Transcrivez à l'identique, dans l'article sur le Festival de Cannes 2010, le passage qui s'ouvre sur les mots « Classé nanar # » et se termine par « une princesse flottante. ».

Extrait du texte:
##########

Cannes 2010: des goûts et des douleurs

Par jacqueline-brodie

Ciel d’azur. Le soleil a brillé égayant la finale de ce 63e Festival sans grand éclat. Autour du Palais, dispersées les foules, disparues les barricades séparant le bon peuple des stars paradant sur le tapis rouge. À quelques encablures du Palais, les bateaux des milliardaires voguant dans le sillage des célébrités ont levé l’ancre. Les paparazzis ont quitté les lieux et la Croisette affiche la tristesse des lendemains de fête. Les affaires? Médiocres, se lamentent les commerçants cannois. Pourtant les bénéfices générés par les cent mille touristes drainés par le Festival du film sont loin d’être négligeables: 200 à 250 millions d’euros et 3000 emplois pour la ville de Cannes. Chopard, le joaillier partenaire officiel du Festival qui pare les actrices pour la montée des marches réalise 15% de son chiffre d’affaires pendant les 12 jours que dure la manifestation. Où? Là où niche la clientèle huppée: dans les suites des palaces, dans les salons des yachts comme le Lady Moura, propriété d’un homme d’affaires saoudien qui arbore modestement en poupe son écusson et son nom gravé dans de l’or 24 carats.
 

Palme d’or

Classé nanar # 1 parmi les 5 plus mauvais films de la sélection par les critiques du quotidien Le Figaro, porté au pinacle du 7e art avant sa consécration par 2 autres journaux français tout aussi prestigieux, Oncle Boonmee, celui qui se souvient de ses vies antérieures, du Thaïlandais Apichatpong Weerasethakul, est l’heureux lauréat de la Palme d’Or de ce 63e Festival. Œuvre étrange, elle nous conduit – lentement – à la rencontre des défunts de l’oncle mourant, dans une expédition dangereusement hypnotique; fantasmagorie d’une extrême beauté visuelle, magie des sons d’une jungle tropicale peuplée de créatures surnaturelles. Fascinante au départ, l’expédition finit par produire un dangereux effet soporifique sur le spectateur. Unique: l’extraordinaire séquence du lac où un poisson-chat s’affaire à féconder (?) une princesse flottante.

Histoires d’amour
Ô combien mérité ce Grand Prix attribué à Des hommes et des dieux du Français Xavier Beauvois. Œuvre sur la foi, le courage et la fraternité face à la barbarie et au fanatisme, elle s’inspire librement de la vie des Moines Cisterciens dans une région éloignée de l’Algérie et de leur enlèvement par un groupe armé en 1996. Dans un style dépouillé, le cinéaste a magnifiquement réussi, avec des acteurs prodigieux de vérité dont Lambert Wilson et Michael Lonsdale, à nous hisser bien au delà de la médiocrité quotidienne. Bouleversante immersion dans la re-création d’un univers de générosité ou le don de soi est total. Tournée, Prix de la mise en scène attribué au réalisateur-acteur français Mathieu Amalric, l’un des favoris d’une partie de la critique, se devait de figurer au Palmarès. Dans ce film inspiré, nous suivons un piètre héros qui promène sa troupe de New Burlesque au rythme des ratés à répétition de sa problématique vie. Générosité là aussi et fabuleuse performance d’acteur de Mathieu Amalric. Un homme qui crie, Prix du Jury, du Tchadien Mahamat-Saleh Haroun, salue le retour de l’Afrique en compétition après une absence d’une douzaine d’années. Avec lui, c’est son pays à feu et à sang qui crie et son film, tout de compassion, met en scène l’impossible choix auquel sont confrontés les hommes dans un monde qui nie leur existence.

##########

Lignes:
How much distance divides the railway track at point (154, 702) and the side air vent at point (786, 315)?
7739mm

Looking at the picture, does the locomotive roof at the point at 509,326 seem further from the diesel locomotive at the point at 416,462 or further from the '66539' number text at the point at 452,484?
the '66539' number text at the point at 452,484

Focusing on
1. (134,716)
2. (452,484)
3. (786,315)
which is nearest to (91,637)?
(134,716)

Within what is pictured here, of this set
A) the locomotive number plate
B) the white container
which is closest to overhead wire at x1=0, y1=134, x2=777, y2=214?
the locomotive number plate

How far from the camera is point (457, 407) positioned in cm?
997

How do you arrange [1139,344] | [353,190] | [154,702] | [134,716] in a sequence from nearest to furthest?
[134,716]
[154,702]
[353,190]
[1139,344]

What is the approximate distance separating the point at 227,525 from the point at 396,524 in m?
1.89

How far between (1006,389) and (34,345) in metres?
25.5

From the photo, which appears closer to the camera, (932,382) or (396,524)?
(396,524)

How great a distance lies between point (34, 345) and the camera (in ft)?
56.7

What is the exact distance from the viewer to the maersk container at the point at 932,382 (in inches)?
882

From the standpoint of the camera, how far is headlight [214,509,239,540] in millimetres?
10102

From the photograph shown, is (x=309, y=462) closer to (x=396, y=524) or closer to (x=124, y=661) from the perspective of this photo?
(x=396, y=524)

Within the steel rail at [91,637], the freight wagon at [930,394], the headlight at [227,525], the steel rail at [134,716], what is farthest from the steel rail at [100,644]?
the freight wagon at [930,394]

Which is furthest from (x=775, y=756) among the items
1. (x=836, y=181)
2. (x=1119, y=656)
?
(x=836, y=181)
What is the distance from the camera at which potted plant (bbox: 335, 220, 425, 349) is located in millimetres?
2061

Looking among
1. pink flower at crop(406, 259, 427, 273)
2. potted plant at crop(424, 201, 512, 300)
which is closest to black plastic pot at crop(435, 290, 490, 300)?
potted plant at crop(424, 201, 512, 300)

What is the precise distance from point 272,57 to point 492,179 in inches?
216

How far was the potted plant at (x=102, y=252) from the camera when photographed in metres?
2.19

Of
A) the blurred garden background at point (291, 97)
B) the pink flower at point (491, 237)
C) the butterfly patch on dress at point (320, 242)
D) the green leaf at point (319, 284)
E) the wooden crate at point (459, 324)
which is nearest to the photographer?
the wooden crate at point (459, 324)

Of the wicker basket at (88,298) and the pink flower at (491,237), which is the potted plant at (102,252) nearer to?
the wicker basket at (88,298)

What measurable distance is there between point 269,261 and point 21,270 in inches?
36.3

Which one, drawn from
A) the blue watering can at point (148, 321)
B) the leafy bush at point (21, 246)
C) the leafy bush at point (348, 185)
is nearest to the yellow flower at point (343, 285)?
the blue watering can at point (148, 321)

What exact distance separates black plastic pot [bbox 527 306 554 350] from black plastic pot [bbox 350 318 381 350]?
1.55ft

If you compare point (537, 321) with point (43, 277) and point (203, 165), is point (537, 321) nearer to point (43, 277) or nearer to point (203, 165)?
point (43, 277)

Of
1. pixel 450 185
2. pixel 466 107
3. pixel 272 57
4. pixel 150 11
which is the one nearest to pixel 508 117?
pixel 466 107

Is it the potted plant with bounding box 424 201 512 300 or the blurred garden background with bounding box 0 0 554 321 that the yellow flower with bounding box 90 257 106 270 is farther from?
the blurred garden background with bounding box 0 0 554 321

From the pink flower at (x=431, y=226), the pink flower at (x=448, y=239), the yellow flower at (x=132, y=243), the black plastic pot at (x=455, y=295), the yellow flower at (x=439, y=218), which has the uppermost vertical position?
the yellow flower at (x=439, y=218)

##########

Tâche accomplie:
Classé nanar # 1 parmi les 5 plus mauvais films de la sélection par les critiques du quotidien Le Figaro, porté au pinacle du 7e art avant sa consécration par 2 autres journaux français tout aussi prestigieux, Oncle Boonmee, celui qui se souvient de ses vies antérieures, du Thaïlandais Apichatpong Weerasethakul, est l’heureux lauréat de la Palme d’Or de ce 63e Festival. Œuvre étrange, elle nous conduit – lentement – à la rencontre des défunts de l’oncle mourant, dans une expédition dangereusement hypnotique; fantasmagorie d’une extrême beauté visuelle, magie des sons d’une jungle tropicale peuplée de créatures surnaturelles. Fascinante au départ, l’expédition finit par produire un dangereux effet soporifique sur le spectateur. Unique: l’extraordinaire séquence du lac où un poisson-chat s’affaire à féconder (?) une princesse flottante.